Es la misma queja que sale de tantas bocas de personas creyentes cuando en su vida se cruza el sufrimiento o la desgracia; la queja de tantas personas que ante el sufrimiento de los inocentes no pueden creer en la existencia de un Dios bueno que no haga nada por evitar ese dolor: ¿Dónde está Dios?

 

            La respuesta del ángel deja al joven Gedeón a cuadros: «Vete y con tus propias fuerzas salva a Israel de los madianitas. Yo te envío». La respuesta de Dios al sufrimiento y el dolor de este mundo somos nosotros mismos, cada uno de nosotros tiene en sus manos la fuerza para hacer de este mundo un mundo mejor. Nosotros somos la manos del Dios bueno que quiere lo mejor para la humanidad.

 

            Ante aquella inesperada llamada divina, Gedeón responde: «Perdón (estás de broma), ¿cómo puedo yo librar a Israel? Precisamente mi familia es la menor de Manasés y yo soy el más pequeño en la casa de mi padre». Queremos que Dios u otros solucionen el mundo, pero sin que nosotros pongamos nada de nuestra parte. La excusa perfecta: somos muy poca cosa; no tenemos capacidad para arreglar nada.

 

            El Señor dice a Gedeón: tranquilo ya sé que eres débil, pero «yo estaré contigo, y derrotarás a los madianitas como a un solo hombre». Si Dios está con nosotros, nuestra excusa empieza a debilitarse. Buscamos entonces un subterfugio para intentar salir del aprieto: «Dame una señal de que eres tú quien habla conmigo».

 

            En el caso de Gedeón la prueba no será especialmente espectacular: el hecho de consumir las ofrendas de carne y pan ázimo con un simple toque del cayado. Pero suficiente para que Gedeón tuviera certeza de que verdaderamente estaba siendo llamado por Dios a dejar de quejarse y actuar en medio de la historia.

● TAREA ESCRITA A: En el texto sobre la llamada de Gedeón, ¿con qué se consumen las ofrendas de carne y pan ázimo?
● TAREA ESCRITA B: Prosigue el texto sobre la llamada de Gedeón a partir de su última oración.

● MATERIAL PROPORCIONADO:

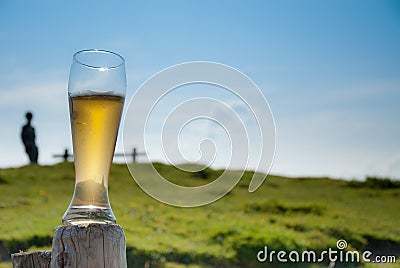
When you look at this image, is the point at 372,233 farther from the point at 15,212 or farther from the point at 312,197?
the point at 15,212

● RESPUESTA ESCRITA A: Con un simple toque del cayado.

● RESPUESTA ESCRITA B:
            Yo creo que todos nosotros a lo largo de nuestra vida tenemos signos, quizás no muy espectaculares, pero reales de la presencia de Dios a nuestro lado y de su llamada a hacer algo grande por el pueblo de Dios. Pero no pocas veces preferimos seguir quejándonos de lo mal que está el mundo, quedarnos asentados en nuestro metro cuadrado, mientras pedimos a Dios que haga algo para arreglar la situación desastrosa que nos rodea, pero eso sí, sin contar con nosotros, sin que tengamos que arriesgar nada por ello.

 

·           Este es el peligro constante de la tibieza que envuelve nuestra vida, la vida de los que queremos cosas buenas, pero no tenemos tan claro que merezca la pena darlo todo en la batalla de la vida. El famoso autor del poema épico La Divina Comedia, Dante Alighieri (1265-1321), representa el infierno como un cono o embudo invertido, compuesto por nueve estancias circulares —ordenadas según la gravedad de los pecados cometidos en vida—. Pues bien, esas estancias están precedidas de un vestíbulo, a modo de pórtico de entrada al siniestro lugar. Resulta interesante el cartel que describe la causa de la presencia de personas allí: Aquí se hallan «los que vivieron sin merecer desprecio ni alabanzas... La misericordia y la justicia desdeñan su recuerdo». Es decir, ni en el Cielo ni en el Infierno parecen ser aceptados. El mismo poeta Virgilio, que guía a Dante en su descenso le dice: «No hablemos de ellos, sino mira y pasa» (Infierno, 3, 51).

 

Una imagen terrible de lo que es la tibieza… quizás sólo superada por la famosa cita bíblica de la carta a la Iglesia de Laodicea del libro del Apocalipsis (Ap 3,14-17).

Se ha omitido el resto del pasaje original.